Looking at the recent trends, development of alternative fuels that can be used to replace gasoline or diesel used as fuel for general vehicles is being actively developed, and among them, natural gas using compressed natural gas (CNG) as a fuel Research on gas vehicles is being actively conducted.

On the other hand, natural gas is produced all over the world, and because of its fuel characteristics, it is a fuel that is not refined and used like petroleum-based fuels, so the chemical composition of natural gas fuel is quite different in region, and it is almost impossible to keep it constant. Do.

Due to the characteristics of the natural gas fuel, the difference in the theoretical air-fuel ratio for each natural gas also changes by about 15 to about 20, and the general theoretical air-fuel ratio is about 17.

In this way, although the theoretical air-fuel ratio should be different because natural gas varies according to the region of production, in the conventional natural gas vehicle, the engine controller is configured to adjust the amount of fuel according to the initial mapping set based on the theoretical air-fuel ratio of a specific natural gas. Since the control of the natural gas component changes there is a problem that can not maintain the engine performance at the time of the initial mapping.

Accordingly, an object of the present invention is to solve the above-mentioned problems, and by applying the fuel amount control map according to the air-fuel ratio change due to the change in the component of natural gas, the optimum engine performance in spite of the change of the natural gas component.
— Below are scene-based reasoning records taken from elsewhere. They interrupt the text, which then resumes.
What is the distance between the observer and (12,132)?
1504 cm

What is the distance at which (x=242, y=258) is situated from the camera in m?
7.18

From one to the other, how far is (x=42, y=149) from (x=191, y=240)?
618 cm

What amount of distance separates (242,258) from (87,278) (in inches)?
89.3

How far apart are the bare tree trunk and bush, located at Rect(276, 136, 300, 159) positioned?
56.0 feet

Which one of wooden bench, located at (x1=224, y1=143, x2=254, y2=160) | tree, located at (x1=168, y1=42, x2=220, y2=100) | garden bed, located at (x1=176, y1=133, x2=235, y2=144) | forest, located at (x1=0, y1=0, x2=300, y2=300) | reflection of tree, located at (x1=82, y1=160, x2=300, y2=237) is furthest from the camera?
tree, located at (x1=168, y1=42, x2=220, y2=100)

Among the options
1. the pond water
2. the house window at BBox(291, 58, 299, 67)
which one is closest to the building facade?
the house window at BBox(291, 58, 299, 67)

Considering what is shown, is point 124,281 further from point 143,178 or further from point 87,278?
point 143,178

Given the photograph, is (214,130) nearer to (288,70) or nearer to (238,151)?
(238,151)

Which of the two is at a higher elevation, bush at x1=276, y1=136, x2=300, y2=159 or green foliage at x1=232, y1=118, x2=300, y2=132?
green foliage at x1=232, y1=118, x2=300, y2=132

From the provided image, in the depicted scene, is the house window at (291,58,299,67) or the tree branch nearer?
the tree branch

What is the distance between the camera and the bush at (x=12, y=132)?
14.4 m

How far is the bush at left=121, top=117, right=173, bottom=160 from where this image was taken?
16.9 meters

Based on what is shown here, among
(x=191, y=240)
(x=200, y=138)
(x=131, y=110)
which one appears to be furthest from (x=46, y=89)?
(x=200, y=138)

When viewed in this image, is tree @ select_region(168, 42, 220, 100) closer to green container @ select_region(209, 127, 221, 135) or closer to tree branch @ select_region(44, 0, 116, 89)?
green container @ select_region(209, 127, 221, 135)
The present invention provides a method for optimizing engine performance according to fuel components of a natural gas vehicle that can maintain the fuel cell.

1 is a block diagram of a natural gas vehicle according to an embodiment of the present invention.

2 is a flowchart of a method of optimizing engine performance according to fuel components of a natural gas vehicle according to an exemplary embodiment of the present invention.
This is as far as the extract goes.